Declaration of Independence

On 2 July 1776 the Continental Congress voted for independence; on 4 July it approved the final text of Thomas Jefferson's Declaration. The document had two distinct parts: a preamble setting out a philosophical theory of government — that governments derive their just powers from the consent of the governed; that when a government violates the natural rights of its citizens, they have the right to alter or abolish it — and a long bill of particulars listing the specific acts of George III that justified revolution.
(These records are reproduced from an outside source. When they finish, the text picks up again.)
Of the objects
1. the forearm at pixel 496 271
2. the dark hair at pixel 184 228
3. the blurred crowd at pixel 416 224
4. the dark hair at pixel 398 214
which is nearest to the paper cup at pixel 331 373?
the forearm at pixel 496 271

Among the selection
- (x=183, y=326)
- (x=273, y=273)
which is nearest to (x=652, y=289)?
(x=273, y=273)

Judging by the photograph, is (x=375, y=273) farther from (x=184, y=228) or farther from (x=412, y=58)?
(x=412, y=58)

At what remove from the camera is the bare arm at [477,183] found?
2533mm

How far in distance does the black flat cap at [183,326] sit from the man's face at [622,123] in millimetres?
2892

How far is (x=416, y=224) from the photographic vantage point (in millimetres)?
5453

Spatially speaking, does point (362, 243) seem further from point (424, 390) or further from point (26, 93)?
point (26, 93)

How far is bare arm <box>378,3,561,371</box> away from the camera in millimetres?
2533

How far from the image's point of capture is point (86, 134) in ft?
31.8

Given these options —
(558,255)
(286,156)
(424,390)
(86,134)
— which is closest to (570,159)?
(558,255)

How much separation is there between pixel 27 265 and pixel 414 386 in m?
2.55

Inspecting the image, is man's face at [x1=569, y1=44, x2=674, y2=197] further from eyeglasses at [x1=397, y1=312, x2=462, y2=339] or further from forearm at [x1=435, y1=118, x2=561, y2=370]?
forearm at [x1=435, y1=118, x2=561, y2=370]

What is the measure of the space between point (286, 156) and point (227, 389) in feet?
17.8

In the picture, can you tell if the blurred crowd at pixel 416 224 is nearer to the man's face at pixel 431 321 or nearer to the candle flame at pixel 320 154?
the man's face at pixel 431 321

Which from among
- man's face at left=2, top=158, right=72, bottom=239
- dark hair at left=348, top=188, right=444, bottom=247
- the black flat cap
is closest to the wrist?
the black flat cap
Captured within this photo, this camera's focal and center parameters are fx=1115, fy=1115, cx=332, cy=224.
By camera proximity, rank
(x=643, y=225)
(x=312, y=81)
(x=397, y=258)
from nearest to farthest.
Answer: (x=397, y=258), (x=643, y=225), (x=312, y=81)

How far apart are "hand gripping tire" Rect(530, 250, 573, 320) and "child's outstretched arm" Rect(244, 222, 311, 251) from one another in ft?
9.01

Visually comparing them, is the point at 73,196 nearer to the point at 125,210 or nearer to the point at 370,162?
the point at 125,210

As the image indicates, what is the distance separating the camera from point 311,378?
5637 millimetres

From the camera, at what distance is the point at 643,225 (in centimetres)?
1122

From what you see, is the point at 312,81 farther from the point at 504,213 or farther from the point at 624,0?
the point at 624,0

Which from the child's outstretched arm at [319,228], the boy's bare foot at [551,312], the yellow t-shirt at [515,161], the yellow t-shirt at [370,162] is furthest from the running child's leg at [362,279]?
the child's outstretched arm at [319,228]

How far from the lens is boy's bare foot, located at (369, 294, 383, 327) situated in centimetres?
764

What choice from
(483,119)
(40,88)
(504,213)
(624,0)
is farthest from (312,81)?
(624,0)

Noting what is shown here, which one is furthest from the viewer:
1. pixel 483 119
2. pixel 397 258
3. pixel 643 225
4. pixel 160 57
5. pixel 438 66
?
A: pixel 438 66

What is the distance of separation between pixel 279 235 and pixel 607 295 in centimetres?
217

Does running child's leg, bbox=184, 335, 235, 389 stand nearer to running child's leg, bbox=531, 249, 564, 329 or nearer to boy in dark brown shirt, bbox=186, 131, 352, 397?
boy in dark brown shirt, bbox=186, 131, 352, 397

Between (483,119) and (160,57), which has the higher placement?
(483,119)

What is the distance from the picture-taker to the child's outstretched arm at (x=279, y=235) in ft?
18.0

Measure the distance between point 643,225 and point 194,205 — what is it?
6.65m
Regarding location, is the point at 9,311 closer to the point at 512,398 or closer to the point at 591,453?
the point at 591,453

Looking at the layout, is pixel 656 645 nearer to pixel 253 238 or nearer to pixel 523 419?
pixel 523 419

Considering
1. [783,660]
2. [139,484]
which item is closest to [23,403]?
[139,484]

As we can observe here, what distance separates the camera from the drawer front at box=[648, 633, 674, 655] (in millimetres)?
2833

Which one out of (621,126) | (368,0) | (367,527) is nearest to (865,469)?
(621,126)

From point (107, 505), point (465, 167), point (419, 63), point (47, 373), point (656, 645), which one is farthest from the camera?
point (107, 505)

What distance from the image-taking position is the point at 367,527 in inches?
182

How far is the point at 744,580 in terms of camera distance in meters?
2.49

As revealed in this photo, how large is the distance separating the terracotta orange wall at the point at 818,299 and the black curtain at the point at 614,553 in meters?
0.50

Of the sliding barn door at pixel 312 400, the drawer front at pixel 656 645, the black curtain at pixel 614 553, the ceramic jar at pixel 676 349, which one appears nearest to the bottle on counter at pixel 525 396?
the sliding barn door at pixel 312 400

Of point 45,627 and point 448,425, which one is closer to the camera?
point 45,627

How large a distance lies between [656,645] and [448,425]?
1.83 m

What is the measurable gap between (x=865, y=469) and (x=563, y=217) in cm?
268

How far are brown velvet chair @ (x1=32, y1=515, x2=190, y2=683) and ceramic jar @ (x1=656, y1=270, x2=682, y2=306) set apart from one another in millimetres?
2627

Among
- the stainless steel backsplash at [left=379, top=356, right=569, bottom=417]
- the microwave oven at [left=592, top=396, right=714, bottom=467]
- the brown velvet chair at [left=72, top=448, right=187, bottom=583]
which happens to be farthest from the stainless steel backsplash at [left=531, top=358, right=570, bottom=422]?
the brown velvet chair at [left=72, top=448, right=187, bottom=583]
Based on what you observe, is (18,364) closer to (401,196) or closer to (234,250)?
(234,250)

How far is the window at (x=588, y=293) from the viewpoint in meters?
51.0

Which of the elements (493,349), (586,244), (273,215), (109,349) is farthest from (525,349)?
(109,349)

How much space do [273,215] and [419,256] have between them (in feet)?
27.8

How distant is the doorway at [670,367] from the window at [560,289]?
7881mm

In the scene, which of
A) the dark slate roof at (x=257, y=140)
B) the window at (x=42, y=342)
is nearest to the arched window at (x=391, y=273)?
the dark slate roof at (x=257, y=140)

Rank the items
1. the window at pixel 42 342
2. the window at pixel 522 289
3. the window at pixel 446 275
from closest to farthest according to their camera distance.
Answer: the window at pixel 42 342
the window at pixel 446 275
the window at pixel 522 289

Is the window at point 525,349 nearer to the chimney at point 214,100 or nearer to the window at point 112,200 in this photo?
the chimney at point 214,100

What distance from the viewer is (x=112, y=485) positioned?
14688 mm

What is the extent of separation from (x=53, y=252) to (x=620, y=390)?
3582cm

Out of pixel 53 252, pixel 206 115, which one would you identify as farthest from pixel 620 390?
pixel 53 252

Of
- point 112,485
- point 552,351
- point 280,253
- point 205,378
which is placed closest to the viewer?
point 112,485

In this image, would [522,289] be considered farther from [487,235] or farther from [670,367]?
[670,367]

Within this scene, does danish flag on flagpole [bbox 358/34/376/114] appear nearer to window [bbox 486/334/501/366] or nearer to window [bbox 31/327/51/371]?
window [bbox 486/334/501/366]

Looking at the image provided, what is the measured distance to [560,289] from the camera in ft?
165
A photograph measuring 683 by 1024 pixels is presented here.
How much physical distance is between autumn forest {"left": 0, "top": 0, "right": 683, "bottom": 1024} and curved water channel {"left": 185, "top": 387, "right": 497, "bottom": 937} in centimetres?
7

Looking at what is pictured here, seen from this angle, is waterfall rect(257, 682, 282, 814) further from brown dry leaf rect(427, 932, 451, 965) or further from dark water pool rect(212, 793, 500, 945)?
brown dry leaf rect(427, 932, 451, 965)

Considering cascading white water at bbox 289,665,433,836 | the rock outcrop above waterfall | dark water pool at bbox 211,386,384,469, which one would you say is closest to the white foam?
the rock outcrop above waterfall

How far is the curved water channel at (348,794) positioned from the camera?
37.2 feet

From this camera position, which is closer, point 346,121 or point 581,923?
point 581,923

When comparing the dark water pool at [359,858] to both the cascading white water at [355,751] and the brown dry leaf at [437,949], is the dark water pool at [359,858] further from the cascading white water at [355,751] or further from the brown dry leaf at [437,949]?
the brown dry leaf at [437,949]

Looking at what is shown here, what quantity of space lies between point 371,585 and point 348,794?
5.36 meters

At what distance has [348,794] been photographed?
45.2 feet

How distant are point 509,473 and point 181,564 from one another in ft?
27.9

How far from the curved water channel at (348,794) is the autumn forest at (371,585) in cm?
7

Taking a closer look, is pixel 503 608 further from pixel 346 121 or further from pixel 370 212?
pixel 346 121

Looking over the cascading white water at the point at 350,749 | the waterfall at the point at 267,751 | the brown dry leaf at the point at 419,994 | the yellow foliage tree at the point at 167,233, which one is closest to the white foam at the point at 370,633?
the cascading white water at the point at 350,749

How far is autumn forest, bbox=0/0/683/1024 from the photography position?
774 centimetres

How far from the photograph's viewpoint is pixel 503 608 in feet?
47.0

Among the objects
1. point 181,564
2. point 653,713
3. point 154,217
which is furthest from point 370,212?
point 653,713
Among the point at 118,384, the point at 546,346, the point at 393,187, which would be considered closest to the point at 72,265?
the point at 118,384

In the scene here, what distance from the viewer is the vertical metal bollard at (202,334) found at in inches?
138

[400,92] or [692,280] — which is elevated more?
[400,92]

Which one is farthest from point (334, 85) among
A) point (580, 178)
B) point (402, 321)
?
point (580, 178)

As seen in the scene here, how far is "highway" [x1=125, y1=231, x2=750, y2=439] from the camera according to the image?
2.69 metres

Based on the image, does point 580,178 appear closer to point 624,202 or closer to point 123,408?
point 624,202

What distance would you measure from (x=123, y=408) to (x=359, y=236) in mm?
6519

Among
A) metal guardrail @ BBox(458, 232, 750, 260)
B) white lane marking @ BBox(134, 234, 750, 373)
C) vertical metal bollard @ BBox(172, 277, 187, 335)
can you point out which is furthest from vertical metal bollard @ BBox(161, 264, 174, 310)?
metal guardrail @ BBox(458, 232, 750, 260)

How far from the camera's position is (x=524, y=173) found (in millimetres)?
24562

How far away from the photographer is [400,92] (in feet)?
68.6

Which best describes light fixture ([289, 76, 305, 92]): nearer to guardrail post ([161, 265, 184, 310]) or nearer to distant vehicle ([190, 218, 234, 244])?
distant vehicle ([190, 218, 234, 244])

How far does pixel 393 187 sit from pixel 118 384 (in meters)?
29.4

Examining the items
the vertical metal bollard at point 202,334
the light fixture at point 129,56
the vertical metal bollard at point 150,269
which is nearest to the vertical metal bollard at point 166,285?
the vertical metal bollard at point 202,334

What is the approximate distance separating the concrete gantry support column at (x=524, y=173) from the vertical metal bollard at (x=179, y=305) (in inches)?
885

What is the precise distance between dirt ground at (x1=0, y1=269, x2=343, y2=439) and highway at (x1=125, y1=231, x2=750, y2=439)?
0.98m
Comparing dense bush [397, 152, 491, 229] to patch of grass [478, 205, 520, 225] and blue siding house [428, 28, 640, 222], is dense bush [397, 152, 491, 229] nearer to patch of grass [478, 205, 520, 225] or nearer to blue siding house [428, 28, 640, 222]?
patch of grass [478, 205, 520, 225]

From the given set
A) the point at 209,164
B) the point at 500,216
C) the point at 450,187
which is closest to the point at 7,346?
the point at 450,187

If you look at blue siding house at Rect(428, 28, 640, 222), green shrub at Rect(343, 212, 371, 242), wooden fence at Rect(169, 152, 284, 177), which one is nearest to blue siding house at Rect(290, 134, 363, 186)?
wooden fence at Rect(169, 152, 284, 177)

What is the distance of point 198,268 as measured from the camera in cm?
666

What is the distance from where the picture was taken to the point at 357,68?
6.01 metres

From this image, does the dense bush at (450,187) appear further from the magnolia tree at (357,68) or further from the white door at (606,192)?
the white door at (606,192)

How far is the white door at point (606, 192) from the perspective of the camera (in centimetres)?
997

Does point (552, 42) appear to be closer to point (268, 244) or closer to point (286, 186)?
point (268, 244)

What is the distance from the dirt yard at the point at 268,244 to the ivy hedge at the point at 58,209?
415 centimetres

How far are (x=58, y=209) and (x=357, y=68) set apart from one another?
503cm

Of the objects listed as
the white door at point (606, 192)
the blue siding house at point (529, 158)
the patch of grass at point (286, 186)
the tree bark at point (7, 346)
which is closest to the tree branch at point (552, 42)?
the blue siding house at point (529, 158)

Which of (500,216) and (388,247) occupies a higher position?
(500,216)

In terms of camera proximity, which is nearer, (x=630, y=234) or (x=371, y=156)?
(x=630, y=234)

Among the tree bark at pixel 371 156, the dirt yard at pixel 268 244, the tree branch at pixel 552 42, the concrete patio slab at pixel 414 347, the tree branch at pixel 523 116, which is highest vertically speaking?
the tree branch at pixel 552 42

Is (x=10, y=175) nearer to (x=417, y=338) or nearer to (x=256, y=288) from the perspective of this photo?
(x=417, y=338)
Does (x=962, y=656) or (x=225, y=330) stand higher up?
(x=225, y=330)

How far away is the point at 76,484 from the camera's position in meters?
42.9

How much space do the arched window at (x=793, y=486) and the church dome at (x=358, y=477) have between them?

The philosophical preamble synthesised John Locke and the Scottish Enlightenment into the formulation 'We hold these truths to be self-evident, that all men are created equal, that they are endowed by their Creator with certain unalienable Rights, that among these are Life, Liberty and the pursuit of Happiness.' The Declaration served simultaneously as a legal instrument (announcing the claim to statehood in international law), a diplomatic document (addressed as much to France and Spain as to the colonists), and a statement of political philosophy that would outlast its immediate circumstances. Congress removed Jefferson's passage condemning the slave trade — unacceptable to Southern delegates — producing the founding contradiction between universal rights and chattel slavery that the country would not resolve for 87 years. John Adams, who had nominated Jefferson to draft it, privately preferred 2 July as the anniversary; 4 July became the national holiday through the accident of the formal signing date.